Affordable housing numbers are down: Only 10 percent of new homes cost less than $300,000 from the fourth quarter of 2022even though mortgage rates have roughly doubled over the past year.

These challenges have a cascading effect that has also driven up rents: Found Moody’s Analytics that the average tenant now spends more than 30 percent of their income on rent.

“If you look at rent vacancy rates, they’re extremely low,” said Whitney Airgood-Obrycki, a senior research fellow at the Joint Center for Housing Studies at Harvard University. “It is very difficult for people to find an affordable place to move to. It is extremely cramped, especially for low-income tenants.”

As Ms. Price has witnessed firsthand, a growing number of municipalities – including Atlanta – have emerged from the pandemic only to find a full-blown housing crisis on their doorstep. Lawmakers are pushing for more regulation of short-term rentals, with many trying to discourage “professional landlords” as opposed to homeowners who rent out part or all of their main residence.

Policies should be nuanced enough to differentiate between the two categories of tenants, says Ingrid Gould Ellen, a professor of urban policy and planning at New York University, and faculty director of the university’s Furman Center for Real Estate and Urban Policy.

“Airbnb can be a really useful tool for a lot of people, for homeowners who might be struggling to make their mortgage payments, or even renters who want to earn some income now and then and rent out their properties while on vacation,” she says . said. “These are all forms of use that do not actually limit the housing supply in the long term.”

Ms. Price’s experience with the tiny house in her backyard inspired her to look for another way for people to add housing — and for homeowners to generate rental income. These units, colloquially known as “tiny houses” or “granny flats” and formally identified as accessory housing units, can take the form of small houses, guest houses, or apartments that are either stand-alone or attached to the main house. More and more policymakers hope that these units can help to alleviate the tightness in the housing market.
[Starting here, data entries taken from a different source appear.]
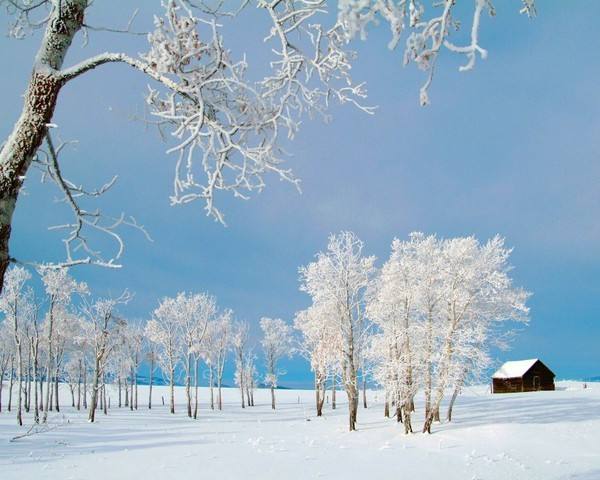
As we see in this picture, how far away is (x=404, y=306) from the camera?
1064 inches

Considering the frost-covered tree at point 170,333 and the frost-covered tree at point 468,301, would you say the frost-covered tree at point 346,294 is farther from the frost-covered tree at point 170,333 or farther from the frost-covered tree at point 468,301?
the frost-covered tree at point 170,333

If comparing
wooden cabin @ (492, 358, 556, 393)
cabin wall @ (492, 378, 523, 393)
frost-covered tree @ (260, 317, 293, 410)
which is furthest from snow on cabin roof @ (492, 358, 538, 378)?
frost-covered tree @ (260, 317, 293, 410)

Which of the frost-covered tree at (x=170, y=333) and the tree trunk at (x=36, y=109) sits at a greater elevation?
the tree trunk at (x=36, y=109)

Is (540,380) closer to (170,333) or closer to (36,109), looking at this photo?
(170,333)

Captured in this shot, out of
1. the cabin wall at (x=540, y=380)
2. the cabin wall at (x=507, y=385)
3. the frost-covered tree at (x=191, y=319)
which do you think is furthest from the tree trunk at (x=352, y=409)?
the cabin wall at (x=540, y=380)

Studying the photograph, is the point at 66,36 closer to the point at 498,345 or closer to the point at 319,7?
the point at 319,7

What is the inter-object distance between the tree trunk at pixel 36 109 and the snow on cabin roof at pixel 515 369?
6559 cm

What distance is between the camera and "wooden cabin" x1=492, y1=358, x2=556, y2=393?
59100 mm

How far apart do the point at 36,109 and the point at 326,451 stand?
62.4 feet

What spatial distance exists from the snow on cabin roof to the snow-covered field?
3114 centimetres

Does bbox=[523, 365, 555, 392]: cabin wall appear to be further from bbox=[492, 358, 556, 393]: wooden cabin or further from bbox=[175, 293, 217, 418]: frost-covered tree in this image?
bbox=[175, 293, 217, 418]: frost-covered tree

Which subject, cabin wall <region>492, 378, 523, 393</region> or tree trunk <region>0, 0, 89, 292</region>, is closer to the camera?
tree trunk <region>0, 0, 89, 292</region>

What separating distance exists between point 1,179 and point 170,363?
40.5m

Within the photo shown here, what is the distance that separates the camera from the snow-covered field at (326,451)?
50.4ft
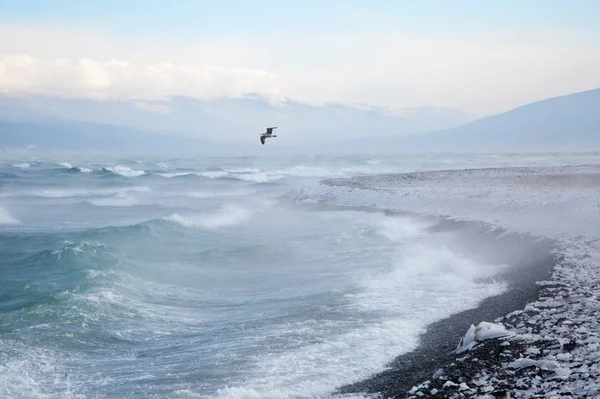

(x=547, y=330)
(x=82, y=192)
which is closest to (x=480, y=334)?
(x=547, y=330)

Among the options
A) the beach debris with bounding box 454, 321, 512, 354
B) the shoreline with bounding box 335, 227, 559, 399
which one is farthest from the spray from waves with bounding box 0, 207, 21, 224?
the beach debris with bounding box 454, 321, 512, 354

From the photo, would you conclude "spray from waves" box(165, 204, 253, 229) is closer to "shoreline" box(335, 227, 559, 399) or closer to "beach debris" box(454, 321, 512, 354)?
"shoreline" box(335, 227, 559, 399)

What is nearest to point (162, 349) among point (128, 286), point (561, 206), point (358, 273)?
point (128, 286)

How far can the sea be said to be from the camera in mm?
10125

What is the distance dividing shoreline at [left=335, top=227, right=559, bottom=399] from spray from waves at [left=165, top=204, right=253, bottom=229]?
2089 cm

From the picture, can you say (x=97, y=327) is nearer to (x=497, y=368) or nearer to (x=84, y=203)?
(x=497, y=368)

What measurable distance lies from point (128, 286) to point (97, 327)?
4312 millimetres

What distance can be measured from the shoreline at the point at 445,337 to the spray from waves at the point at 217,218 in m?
20.9

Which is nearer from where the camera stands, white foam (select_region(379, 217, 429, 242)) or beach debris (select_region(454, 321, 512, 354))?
beach debris (select_region(454, 321, 512, 354))

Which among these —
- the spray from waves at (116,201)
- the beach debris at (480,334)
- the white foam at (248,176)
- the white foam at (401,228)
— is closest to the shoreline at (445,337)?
the beach debris at (480,334)

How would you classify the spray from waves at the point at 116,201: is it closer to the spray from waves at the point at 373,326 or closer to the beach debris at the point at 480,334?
the spray from waves at the point at 373,326

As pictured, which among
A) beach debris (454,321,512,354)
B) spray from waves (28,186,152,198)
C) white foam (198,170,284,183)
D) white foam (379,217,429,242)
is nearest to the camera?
beach debris (454,321,512,354)

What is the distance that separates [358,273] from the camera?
18.0m

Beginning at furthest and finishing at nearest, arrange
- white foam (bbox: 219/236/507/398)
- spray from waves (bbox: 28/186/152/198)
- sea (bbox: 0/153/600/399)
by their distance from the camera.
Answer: spray from waves (bbox: 28/186/152/198) < sea (bbox: 0/153/600/399) < white foam (bbox: 219/236/507/398)
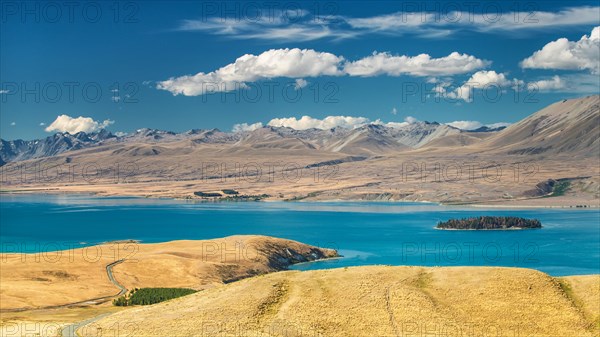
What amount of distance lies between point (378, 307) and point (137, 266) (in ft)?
298

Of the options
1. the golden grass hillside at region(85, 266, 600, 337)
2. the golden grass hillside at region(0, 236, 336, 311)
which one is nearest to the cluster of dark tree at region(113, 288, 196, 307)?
the golden grass hillside at region(0, 236, 336, 311)

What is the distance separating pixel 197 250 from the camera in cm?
17975

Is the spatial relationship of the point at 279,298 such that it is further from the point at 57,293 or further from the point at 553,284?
the point at 57,293

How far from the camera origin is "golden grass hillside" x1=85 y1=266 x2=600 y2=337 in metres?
71.1

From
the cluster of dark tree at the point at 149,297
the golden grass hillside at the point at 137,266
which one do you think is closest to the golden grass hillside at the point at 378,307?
the cluster of dark tree at the point at 149,297

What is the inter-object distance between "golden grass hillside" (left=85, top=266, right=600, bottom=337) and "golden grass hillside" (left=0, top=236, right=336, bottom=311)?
157ft

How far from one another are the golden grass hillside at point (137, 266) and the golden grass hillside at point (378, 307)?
47.9 meters

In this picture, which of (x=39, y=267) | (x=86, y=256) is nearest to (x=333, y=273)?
(x=39, y=267)

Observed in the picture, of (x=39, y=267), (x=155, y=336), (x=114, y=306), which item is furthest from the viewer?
(x=39, y=267)

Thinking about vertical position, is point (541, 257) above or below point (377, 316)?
below

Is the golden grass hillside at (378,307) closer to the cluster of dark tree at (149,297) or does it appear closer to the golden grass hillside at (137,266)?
the cluster of dark tree at (149,297)

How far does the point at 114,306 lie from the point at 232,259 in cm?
5915

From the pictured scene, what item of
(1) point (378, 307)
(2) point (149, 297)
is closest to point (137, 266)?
(2) point (149, 297)

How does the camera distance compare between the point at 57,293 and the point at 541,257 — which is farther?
the point at 541,257
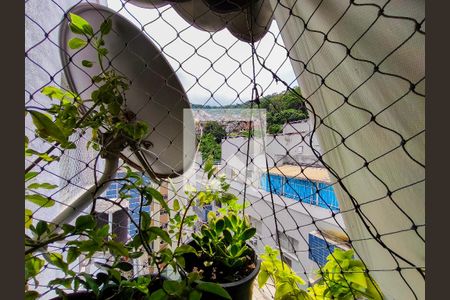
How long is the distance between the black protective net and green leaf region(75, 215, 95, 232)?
4 centimetres

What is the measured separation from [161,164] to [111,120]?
0.24 meters

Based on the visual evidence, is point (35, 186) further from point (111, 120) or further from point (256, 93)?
point (256, 93)

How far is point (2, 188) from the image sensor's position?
7.6 inches

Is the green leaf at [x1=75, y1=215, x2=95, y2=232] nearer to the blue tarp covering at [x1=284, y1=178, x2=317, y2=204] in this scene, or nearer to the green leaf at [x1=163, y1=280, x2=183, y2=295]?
the green leaf at [x1=163, y1=280, x2=183, y2=295]

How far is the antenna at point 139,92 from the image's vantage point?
19.4 inches

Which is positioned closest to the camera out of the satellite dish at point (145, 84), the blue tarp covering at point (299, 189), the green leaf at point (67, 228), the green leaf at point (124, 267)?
the green leaf at point (67, 228)

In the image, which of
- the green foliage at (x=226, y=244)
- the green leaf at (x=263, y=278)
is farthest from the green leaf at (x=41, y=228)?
the green leaf at (x=263, y=278)

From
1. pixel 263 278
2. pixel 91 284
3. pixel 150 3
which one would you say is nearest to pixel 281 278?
pixel 263 278

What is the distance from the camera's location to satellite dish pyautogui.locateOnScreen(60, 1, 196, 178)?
1.69ft

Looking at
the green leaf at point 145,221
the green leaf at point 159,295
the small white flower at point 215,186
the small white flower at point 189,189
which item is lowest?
the green leaf at point 159,295

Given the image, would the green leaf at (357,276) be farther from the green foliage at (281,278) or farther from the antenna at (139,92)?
the antenna at (139,92)

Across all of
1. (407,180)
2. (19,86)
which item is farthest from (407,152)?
(19,86)

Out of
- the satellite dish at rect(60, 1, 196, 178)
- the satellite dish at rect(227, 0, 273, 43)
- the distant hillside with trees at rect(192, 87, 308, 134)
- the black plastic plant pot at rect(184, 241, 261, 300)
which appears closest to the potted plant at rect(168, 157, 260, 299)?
the black plastic plant pot at rect(184, 241, 261, 300)

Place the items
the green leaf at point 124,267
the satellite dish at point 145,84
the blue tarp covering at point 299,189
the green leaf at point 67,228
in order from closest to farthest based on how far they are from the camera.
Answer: the green leaf at point 67,228 < the green leaf at point 124,267 < the satellite dish at point 145,84 < the blue tarp covering at point 299,189
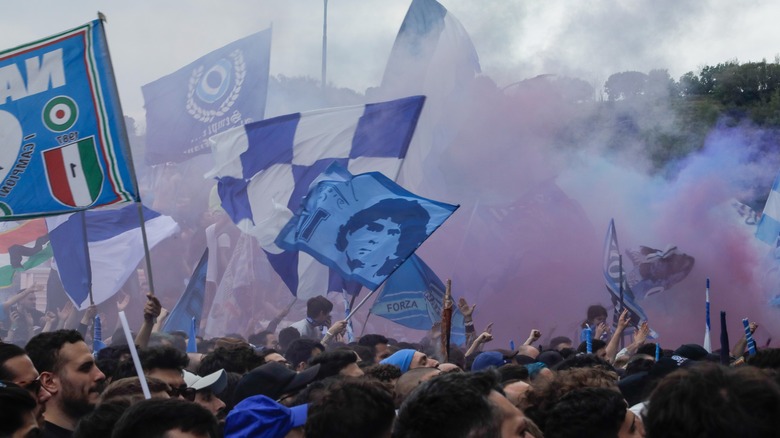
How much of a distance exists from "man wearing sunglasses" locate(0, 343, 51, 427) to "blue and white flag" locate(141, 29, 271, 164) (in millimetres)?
15114

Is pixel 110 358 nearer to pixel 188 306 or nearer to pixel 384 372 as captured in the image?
pixel 384 372

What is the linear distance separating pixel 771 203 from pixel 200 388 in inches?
347

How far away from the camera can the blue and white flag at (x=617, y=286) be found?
37.0 feet

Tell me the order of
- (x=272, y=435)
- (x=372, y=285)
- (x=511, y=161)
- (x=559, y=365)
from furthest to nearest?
(x=511, y=161), (x=372, y=285), (x=559, y=365), (x=272, y=435)

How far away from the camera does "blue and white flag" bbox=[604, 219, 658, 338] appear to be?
444 inches

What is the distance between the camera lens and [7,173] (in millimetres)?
6516

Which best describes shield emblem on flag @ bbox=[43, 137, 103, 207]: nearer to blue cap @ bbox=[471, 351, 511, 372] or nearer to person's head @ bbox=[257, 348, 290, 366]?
person's head @ bbox=[257, 348, 290, 366]

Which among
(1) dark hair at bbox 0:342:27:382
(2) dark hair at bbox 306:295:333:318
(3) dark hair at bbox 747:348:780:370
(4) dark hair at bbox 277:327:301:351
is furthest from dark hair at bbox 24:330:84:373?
(2) dark hair at bbox 306:295:333:318

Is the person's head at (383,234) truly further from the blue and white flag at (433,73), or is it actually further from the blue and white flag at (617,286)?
the blue and white flag at (433,73)

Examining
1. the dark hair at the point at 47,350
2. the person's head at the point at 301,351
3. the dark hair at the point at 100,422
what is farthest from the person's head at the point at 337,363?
the person's head at the point at 301,351

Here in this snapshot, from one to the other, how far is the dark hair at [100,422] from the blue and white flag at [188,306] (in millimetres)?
7606

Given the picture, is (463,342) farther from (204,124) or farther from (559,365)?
(204,124)

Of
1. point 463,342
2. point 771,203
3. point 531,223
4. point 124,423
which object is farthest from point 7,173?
point 531,223

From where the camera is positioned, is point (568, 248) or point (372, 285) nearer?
point (372, 285)
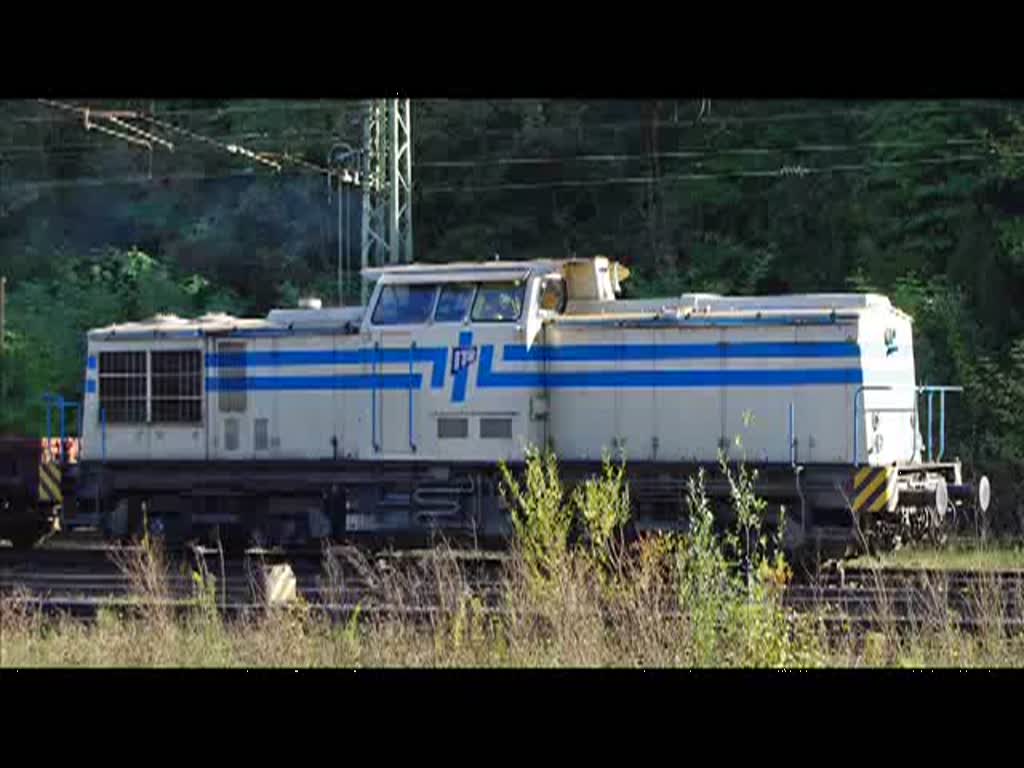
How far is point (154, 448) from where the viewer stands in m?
17.5

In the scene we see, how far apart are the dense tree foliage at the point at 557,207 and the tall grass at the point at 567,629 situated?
15.1 m

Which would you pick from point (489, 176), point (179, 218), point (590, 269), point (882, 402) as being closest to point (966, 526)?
point (882, 402)

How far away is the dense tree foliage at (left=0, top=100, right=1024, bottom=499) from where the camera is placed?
25.3 meters

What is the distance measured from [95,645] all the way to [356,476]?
7.37 metres

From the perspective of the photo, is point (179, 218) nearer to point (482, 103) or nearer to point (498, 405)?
point (482, 103)

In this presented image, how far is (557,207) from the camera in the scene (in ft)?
95.7

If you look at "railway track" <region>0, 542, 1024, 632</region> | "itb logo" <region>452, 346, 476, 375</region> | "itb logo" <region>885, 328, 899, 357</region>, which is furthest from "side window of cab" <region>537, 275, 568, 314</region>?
"itb logo" <region>885, 328, 899, 357</region>

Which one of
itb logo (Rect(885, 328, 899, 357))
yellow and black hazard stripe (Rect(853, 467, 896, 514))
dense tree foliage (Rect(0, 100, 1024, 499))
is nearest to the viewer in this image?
yellow and black hazard stripe (Rect(853, 467, 896, 514))

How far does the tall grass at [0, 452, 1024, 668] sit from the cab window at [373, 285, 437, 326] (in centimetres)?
607

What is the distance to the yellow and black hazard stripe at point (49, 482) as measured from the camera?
18.3m

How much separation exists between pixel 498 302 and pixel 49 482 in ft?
21.6

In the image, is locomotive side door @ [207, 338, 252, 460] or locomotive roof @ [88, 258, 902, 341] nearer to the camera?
locomotive roof @ [88, 258, 902, 341]

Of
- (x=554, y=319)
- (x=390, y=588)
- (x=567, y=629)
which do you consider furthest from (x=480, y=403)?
(x=567, y=629)

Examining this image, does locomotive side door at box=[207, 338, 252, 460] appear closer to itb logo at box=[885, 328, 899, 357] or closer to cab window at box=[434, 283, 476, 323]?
cab window at box=[434, 283, 476, 323]
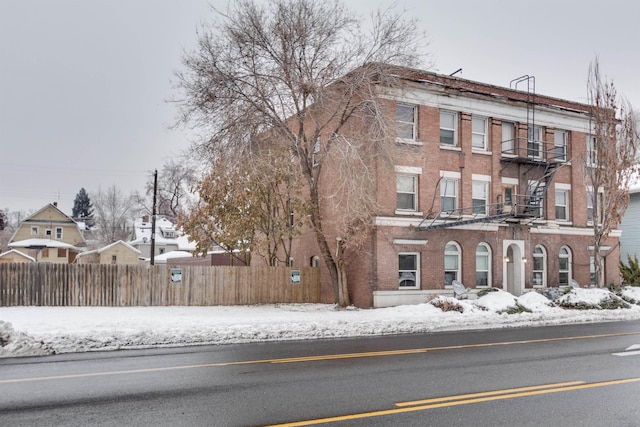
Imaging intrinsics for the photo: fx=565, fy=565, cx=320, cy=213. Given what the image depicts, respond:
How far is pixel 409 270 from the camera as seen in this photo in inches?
976

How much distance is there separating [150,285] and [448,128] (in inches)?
591

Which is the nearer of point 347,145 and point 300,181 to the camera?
point 347,145

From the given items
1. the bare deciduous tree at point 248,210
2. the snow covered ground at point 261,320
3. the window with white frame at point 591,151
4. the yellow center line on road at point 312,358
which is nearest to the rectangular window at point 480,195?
the snow covered ground at point 261,320

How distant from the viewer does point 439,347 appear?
13531 millimetres

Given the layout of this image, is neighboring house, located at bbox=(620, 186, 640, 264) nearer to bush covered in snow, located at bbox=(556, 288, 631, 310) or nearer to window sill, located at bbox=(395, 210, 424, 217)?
bush covered in snow, located at bbox=(556, 288, 631, 310)

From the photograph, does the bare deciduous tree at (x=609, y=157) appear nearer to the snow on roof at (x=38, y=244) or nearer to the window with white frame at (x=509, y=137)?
the window with white frame at (x=509, y=137)

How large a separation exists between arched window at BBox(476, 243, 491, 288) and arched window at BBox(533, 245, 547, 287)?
3.20 meters

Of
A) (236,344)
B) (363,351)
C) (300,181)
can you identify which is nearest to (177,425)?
(363,351)

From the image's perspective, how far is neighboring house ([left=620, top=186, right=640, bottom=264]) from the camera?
38.3 m

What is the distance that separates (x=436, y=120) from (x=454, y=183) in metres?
3.08

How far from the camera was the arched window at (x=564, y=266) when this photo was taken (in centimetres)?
2941

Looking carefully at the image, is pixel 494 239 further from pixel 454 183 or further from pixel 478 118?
pixel 478 118

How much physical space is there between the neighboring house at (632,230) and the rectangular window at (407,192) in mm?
20757

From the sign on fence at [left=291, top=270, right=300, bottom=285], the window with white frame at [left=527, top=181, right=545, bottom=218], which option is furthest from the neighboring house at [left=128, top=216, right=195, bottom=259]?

“She’s working on a pressing problem: the lack of housing supply in the US,” said Praveen Ghanta, a technology entrepreneur who started the Emerging Founders Program, a start-up incubator for black, Latino, and female founders in Atlanta. Ms. Price, a participant in the program, is working on a start-up she mentioned Landrift, which is intended to be an information center so that homeowners — especially homeowners of color — can increase the value of their properties and generate income by building their own tiny homes. “We can make a meaningful impact, especially in markets like Atlanta,” said Mr. Ghanta.

“Sometimes I think people get fixated on the idea of ​​affordable housing and it has to be non-profit,” he said. “The reality is that there is both a lot of money to be made and housing to be delivered, even within market-based constructions.”

Ms. Price has refocused her social media platforms away from managing short-term rental properties and towards promoting small-scale development of associated housing units. “At this point I want to start acquiring other properties,” she said. She is looking for homes with enough land to house a tiny house while building a second outbuilding – a guest house – on her first property.

“My plan is to get a property that I can build some kind of housing on, so I’m not just taking housing, but I would be able to make more homes,” she said. “The American dream is real estate.”